Another text says: "I give vigor to the murdering sword which is in the hand of Khepra against the rebels." (Chapter XCV., line 3.)
Khepra is also called, Tum-Khepra. (Chapter CXLI., line 6.)
Reaching the eternal abode, the soul, says: "I am intact, intact as my father Osiris-Khepra, of whom the image is, the man whose body is not decomposed." (Chapter CLIV., lines 1, 2.)
On articles of furniture, on toys, on the coffins of mummies, on papyri and linen and other monuments, the scarabæus appears and sets off in a strong light, the Egyptian belief in the resurrection and re-birth of the pious dead. The very idea of the transformation is shown, by the hieroglyph of the scarab for the word Kheper, i.e., to be, to become, to raise up. One of the most urgent prayers to be found in many places, in the Book of the Dead as made by the deceased, is, that he may go out of the under-world to the higher regions of light, and have power to "go forth as a living soul, to take all the forms which may please him." Chabas says as to this: "We know that such was the principal beatitude of the elect in the Egyptian heaven; it allowed the faculty of transformation into all the universe under the form wished for." The god Khepra with folding wings symbolized these metamorphoses.

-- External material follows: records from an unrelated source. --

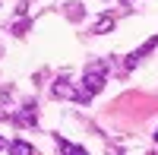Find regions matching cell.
<instances>
[{
  "label": "cell",
  "instance_id": "obj_7",
  "mask_svg": "<svg viewBox=\"0 0 158 155\" xmlns=\"http://www.w3.org/2000/svg\"><path fill=\"white\" fill-rule=\"evenodd\" d=\"M67 13H70V19H79V16H82V10H79V3H70V10H67Z\"/></svg>",
  "mask_w": 158,
  "mask_h": 155
},
{
  "label": "cell",
  "instance_id": "obj_1",
  "mask_svg": "<svg viewBox=\"0 0 158 155\" xmlns=\"http://www.w3.org/2000/svg\"><path fill=\"white\" fill-rule=\"evenodd\" d=\"M104 63H98V67H89L85 73H82V92L76 95V101H89L95 92H101L104 89Z\"/></svg>",
  "mask_w": 158,
  "mask_h": 155
},
{
  "label": "cell",
  "instance_id": "obj_5",
  "mask_svg": "<svg viewBox=\"0 0 158 155\" xmlns=\"http://www.w3.org/2000/svg\"><path fill=\"white\" fill-rule=\"evenodd\" d=\"M51 95H54V98H76L79 92H73L67 82H60V79H57V82H54V89H51Z\"/></svg>",
  "mask_w": 158,
  "mask_h": 155
},
{
  "label": "cell",
  "instance_id": "obj_3",
  "mask_svg": "<svg viewBox=\"0 0 158 155\" xmlns=\"http://www.w3.org/2000/svg\"><path fill=\"white\" fill-rule=\"evenodd\" d=\"M10 155H35V146L32 143H25V139H13V143L6 146Z\"/></svg>",
  "mask_w": 158,
  "mask_h": 155
},
{
  "label": "cell",
  "instance_id": "obj_8",
  "mask_svg": "<svg viewBox=\"0 0 158 155\" xmlns=\"http://www.w3.org/2000/svg\"><path fill=\"white\" fill-rule=\"evenodd\" d=\"M25 29H29V22H16V25H13V32H16V35H25Z\"/></svg>",
  "mask_w": 158,
  "mask_h": 155
},
{
  "label": "cell",
  "instance_id": "obj_2",
  "mask_svg": "<svg viewBox=\"0 0 158 155\" xmlns=\"http://www.w3.org/2000/svg\"><path fill=\"white\" fill-rule=\"evenodd\" d=\"M54 143H57V149H60L63 155H89L82 146H76V143H70V139H63L60 133H54Z\"/></svg>",
  "mask_w": 158,
  "mask_h": 155
},
{
  "label": "cell",
  "instance_id": "obj_4",
  "mask_svg": "<svg viewBox=\"0 0 158 155\" xmlns=\"http://www.w3.org/2000/svg\"><path fill=\"white\" fill-rule=\"evenodd\" d=\"M155 44H158V35H155V38H149V41H146V44H142L139 51H133V54H130V57H127V67H136V63H139V57H142V54H149V51H152Z\"/></svg>",
  "mask_w": 158,
  "mask_h": 155
},
{
  "label": "cell",
  "instance_id": "obj_9",
  "mask_svg": "<svg viewBox=\"0 0 158 155\" xmlns=\"http://www.w3.org/2000/svg\"><path fill=\"white\" fill-rule=\"evenodd\" d=\"M3 146H10V143H3V139H0V149H3Z\"/></svg>",
  "mask_w": 158,
  "mask_h": 155
},
{
  "label": "cell",
  "instance_id": "obj_6",
  "mask_svg": "<svg viewBox=\"0 0 158 155\" xmlns=\"http://www.w3.org/2000/svg\"><path fill=\"white\" fill-rule=\"evenodd\" d=\"M111 29H114V16H101L98 25L92 29V35H104V32H111Z\"/></svg>",
  "mask_w": 158,
  "mask_h": 155
}]
</instances>
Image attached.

It figures continually in the sepulchral paintings on the walls of the hypogea of Thebes, and it announces the second birth of the soul to the future eternal life. Some figures have the scarab over the head, sometimes in place of the head. In the Great Temple at Edfu a scarab has been found portrayed with two heads, one of a ram, the symbol of Amen, or Ammon; the hidden or mysterious highest deity of the priesthood especially of Thebes; the other of a hawk, the symbol of Horus, holding in its claws a symbol of the universe.[75] It may symbolize by this form, the rising sun and the coming of the Spring sun of the vernal equinox in the zodiacal sign of the ram, but more likely has a much deeper religious meaning.[76] Represented with the head and legs of a man the scarab was an emblem of Ptah.
FOOTNOTES:
[63] Unless it be the XIIth. Myer.
[64] La Galerie de l'Égypte Ancienne, etc., by Aug. Ed. Mariette-Bey. Paris, 1878, pp. 46, 47.
[65] Histoire Ancienne des Peuples de l'Orient, by G. Maspero. Paris, 1886, p. 68 et seq.